Challenge:
Starting at the line that contains "How much distance" and stopping after the line that contains "pixel 614 360 →", write out those lines again, changing "snow-covered slope" to "snowy hillside" and leaving everything else as it is.

━━━━━ Records to use

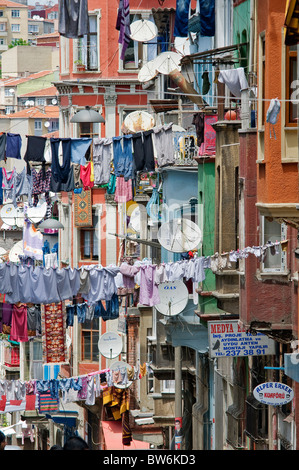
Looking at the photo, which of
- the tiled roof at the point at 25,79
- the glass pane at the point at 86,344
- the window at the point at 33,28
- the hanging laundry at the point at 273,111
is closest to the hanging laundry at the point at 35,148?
the glass pane at the point at 86,344

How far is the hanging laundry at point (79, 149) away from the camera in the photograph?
32156 millimetres

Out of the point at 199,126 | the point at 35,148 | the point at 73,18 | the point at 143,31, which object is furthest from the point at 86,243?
the point at 199,126

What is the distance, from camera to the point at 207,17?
28.9 meters

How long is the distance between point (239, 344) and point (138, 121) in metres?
16.4

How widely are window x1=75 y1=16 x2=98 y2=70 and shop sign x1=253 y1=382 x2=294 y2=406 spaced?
2851 centimetres

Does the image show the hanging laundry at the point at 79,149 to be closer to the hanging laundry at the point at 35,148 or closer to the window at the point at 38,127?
the hanging laundry at the point at 35,148

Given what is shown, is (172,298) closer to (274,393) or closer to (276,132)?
(274,393)

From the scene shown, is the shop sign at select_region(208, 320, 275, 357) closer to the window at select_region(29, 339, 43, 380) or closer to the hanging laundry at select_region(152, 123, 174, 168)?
the hanging laundry at select_region(152, 123, 174, 168)

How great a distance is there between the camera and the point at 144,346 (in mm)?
40750

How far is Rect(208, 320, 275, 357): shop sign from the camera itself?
2323 cm

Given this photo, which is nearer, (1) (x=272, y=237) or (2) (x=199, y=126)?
(1) (x=272, y=237)

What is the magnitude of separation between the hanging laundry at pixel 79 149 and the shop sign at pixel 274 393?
1245 centimetres

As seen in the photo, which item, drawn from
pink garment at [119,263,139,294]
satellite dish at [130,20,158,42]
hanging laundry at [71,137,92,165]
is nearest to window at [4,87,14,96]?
satellite dish at [130,20,158,42]

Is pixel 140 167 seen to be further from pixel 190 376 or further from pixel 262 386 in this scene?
pixel 262 386
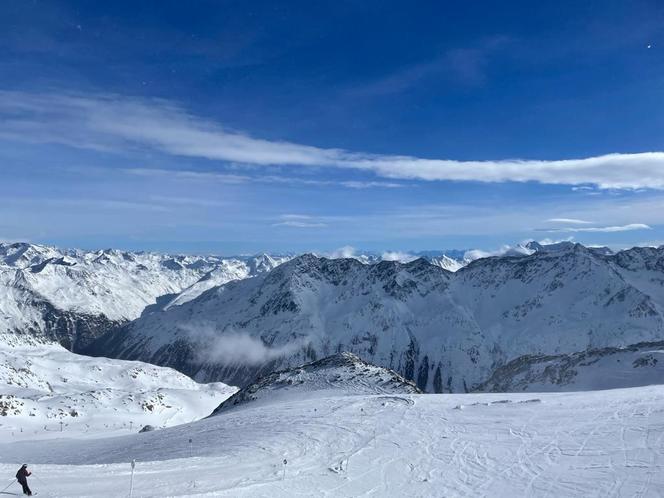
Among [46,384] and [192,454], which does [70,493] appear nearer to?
[192,454]

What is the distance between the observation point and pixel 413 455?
28.2 m

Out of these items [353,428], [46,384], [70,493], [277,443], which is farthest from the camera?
[46,384]

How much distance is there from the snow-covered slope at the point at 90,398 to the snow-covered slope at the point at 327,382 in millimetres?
27521

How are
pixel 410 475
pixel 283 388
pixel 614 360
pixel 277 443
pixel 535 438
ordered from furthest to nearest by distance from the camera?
pixel 614 360 → pixel 283 388 → pixel 277 443 → pixel 535 438 → pixel 410 475

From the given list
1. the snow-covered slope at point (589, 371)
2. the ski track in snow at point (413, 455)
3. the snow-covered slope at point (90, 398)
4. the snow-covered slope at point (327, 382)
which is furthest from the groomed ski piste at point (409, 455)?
the snow-covered slope at point (90, 398)

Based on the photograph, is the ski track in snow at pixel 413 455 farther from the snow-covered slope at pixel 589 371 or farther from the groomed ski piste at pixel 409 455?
the snow-covered slope at pixel 589 371

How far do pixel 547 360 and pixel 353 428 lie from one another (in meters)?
78.4

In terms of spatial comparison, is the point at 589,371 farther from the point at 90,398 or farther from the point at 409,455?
the point at 90,398

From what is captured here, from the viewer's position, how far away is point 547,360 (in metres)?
102

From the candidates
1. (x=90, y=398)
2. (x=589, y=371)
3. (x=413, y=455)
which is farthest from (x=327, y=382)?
(x=90, y=398)

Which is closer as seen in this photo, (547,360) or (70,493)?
(70,493)

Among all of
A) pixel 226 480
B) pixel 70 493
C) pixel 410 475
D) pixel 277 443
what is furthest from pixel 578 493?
pixel 70 493

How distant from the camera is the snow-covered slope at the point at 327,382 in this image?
6350 cm

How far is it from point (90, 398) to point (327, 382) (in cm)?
6804
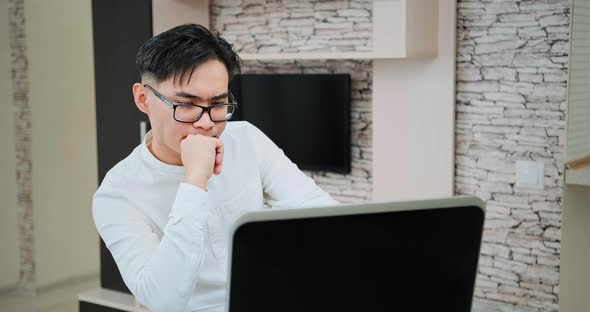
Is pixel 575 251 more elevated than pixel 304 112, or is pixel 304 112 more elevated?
pixel 304 112

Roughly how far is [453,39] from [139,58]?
1.86m

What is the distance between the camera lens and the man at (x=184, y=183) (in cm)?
129

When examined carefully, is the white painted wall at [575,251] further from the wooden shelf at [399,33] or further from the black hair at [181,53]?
the black hair at [181,53]

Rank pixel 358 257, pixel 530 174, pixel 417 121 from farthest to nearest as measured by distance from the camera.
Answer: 1. pixel 417 121
2. pixel 530 174
3. pixel 358 257

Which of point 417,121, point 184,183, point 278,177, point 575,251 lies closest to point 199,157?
point 184,183

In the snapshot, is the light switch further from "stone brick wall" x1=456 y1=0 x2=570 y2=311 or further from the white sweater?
the white sweater

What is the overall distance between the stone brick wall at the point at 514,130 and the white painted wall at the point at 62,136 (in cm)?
238

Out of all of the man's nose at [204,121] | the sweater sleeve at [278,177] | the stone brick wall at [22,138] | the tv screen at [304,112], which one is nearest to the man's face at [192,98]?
the man's nose at [204,121]

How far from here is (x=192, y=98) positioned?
4.68ft


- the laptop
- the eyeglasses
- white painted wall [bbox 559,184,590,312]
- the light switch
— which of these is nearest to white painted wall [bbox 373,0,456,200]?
the light switch

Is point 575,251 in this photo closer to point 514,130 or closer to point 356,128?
point 514,130

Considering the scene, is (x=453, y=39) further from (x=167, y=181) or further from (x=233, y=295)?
(x=233, y=295)

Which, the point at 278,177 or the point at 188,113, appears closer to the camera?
the point at 188,113

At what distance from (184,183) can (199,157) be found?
0.06 m
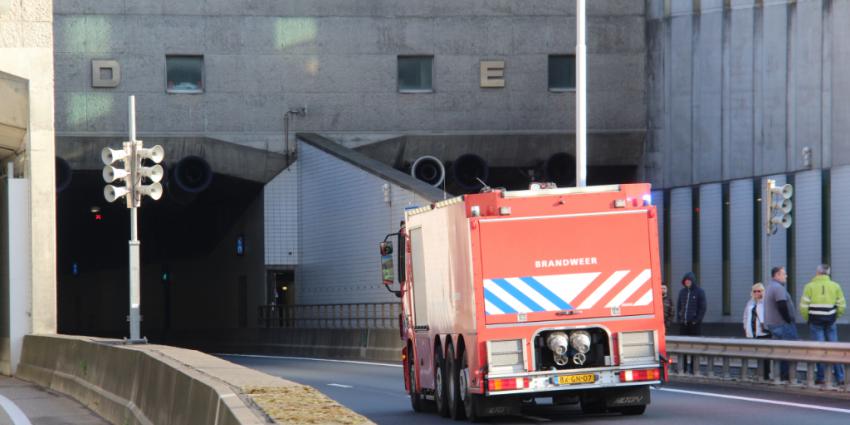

━━━━━━━━━━

Response to this task:
How much distance is there from the snowy hillside at the point at 90,398 to the snowy hillside at the point at 327,382 in millimetres?
27521

How are
pixel 410 475
pixel 283 388
pixel 614 360
pixel 277 443
pixel 535 438
ordered from furthest to nearest by distance from the camera?
pixel 614 360 → pixel 283 388 → pixel 277 443 → pixel 535 438 → pixel 410 475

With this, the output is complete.